Volokh further explains that a ban on all “racist” speech would not only prohibit a vast amount of core political expression and debate, but would functionally serve to chill speech that university administrators simply disliked:
Some such advocacy may be motivated by racial or ethnic hostility, while some might not be; but all such advocacy that runs against university administrators’ political views would be deterred when “university administrators” “make crystal clear” that “racist … speech” — racist in the views of whatever disciplinary committee is making decisions — is “off-limits.”
In addition to the fact that the Post’s proposal would be unconstitutional, illiberal, inherently subjective, and ripe for abuse, it’s worth noting two further points in opposition.
First, colleges and universities that accept federal funding are already bound by Title VI of the Civil Rights Act of 1964 to address discriminatory harassment on the basis of race, color, or national origin. In other words, colleges must already prohibit and address racist conduct that is so severe, pervasive, and objectively offensive that it prevents a reasonable student from obtaining his or her education. Importantly, this obligation does not mean colleges must restrict expressive rights. Indeed, Title VI and other federal anti-discrimination laws governing colleges and universities “do not require or prescribe speech, conduct or harassment codes that impair the exercise of rights protected under the First Amendment.” (For further discussion of the intersection between the First Amendment and federal anti-discrimination laws, see my colleague Azhar Majeed’s legal scholarship.)

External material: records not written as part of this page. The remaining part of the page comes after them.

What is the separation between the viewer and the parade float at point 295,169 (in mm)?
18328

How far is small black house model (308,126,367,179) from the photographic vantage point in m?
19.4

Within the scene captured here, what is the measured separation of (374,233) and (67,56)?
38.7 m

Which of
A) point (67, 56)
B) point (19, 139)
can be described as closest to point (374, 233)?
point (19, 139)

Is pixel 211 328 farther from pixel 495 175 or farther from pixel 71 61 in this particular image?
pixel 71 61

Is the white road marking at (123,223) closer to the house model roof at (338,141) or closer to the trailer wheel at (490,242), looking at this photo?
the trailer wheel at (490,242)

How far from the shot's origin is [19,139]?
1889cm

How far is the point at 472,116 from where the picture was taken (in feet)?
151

Second, if the aim is to actually address racism — not just hide it — a broad ban on racist speech is likely to be both ineffective and counterproductive. As FIRE President and CEO Greg Lukianoff wrote a few years back, banning hate speech is “like taking Xanax for syphilis”: “You may briefly feel better about your horrible disease, but your sickness will only get worse.” As Greg explained,
Simply making bigoted speech illegal results in two distortions of reality. First, it can create an overly rosy picture of public sentiment, thus preventing real and festering social problems from being addressed. Or second, paradoxically, it may lead people to believe that they live in a far less tolerant society than they actually do. John L. Jackson, an anthropology professor at the University of Pennsylvania, teased out this idea in his 2008 book “Racial Paranoia: The Unintended Consequences of Political Correctness.” Jackson argues that if a minority group believes that only the threats of formal or informal punishments are preventing people from constantly shouting racial slurs at the top of their lungs, the minority may conclude that those other people are far more hateful and bigoted than they may, in fact, be. In this way, attempts to police hateful or hurtful speech may be making people more paranoid than they need to be about the feelings most people actually hold in their hearts.

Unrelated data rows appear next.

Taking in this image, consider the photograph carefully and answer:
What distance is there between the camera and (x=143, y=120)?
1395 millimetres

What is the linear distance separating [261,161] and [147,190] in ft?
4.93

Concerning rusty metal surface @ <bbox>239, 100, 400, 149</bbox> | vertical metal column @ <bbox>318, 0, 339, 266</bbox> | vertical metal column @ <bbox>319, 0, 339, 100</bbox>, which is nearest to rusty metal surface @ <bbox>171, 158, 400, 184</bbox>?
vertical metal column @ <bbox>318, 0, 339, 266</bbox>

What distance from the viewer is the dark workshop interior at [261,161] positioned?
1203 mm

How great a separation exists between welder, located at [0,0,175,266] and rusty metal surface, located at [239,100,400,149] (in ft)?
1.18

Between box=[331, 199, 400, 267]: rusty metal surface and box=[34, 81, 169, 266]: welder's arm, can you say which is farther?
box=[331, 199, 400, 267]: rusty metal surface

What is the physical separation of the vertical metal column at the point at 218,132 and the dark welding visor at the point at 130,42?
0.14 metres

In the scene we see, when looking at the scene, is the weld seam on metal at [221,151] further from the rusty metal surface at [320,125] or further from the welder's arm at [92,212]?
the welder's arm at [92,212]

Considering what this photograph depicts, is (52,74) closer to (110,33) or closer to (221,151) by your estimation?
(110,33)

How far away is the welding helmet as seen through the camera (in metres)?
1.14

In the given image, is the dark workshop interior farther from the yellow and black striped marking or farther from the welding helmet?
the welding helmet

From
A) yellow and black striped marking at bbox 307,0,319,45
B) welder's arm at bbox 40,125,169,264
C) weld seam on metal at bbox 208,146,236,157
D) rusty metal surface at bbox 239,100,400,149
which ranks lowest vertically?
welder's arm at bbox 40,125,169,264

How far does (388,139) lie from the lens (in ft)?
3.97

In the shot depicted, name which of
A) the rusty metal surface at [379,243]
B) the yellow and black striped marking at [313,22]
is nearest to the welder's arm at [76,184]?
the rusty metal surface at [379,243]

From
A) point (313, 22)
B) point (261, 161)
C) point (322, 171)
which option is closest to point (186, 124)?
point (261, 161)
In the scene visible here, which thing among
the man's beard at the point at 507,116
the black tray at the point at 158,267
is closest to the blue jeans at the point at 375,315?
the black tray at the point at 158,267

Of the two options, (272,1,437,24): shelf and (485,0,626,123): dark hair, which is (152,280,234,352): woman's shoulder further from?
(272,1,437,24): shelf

The only lasting fix to the real problem of racism or anti-Semitism is cultural. A necessarily incomplete attempt to suppress bigotry may well have far worse unintended consequences, as legal regimes that try to ban hate speech drive social resentments underground, thus preventing the right allocation of resources to address social problems openly.

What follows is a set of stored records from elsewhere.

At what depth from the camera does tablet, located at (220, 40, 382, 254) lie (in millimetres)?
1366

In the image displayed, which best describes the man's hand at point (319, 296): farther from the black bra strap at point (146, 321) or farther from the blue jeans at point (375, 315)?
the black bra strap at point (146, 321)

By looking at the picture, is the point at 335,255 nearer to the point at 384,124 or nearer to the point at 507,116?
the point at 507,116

Censors are often motivated by good intentions, and the First Amendment’s protections are perhaps at their most vulnerable in the wake of speech or conduct that is gravely offensive to a majority of us. Accordingly, however, that’s when the defense of free expression is most vital — a point The Washington Post’s editorial board should understand. Its call for speech codes is unhelpful and should be reconsidered.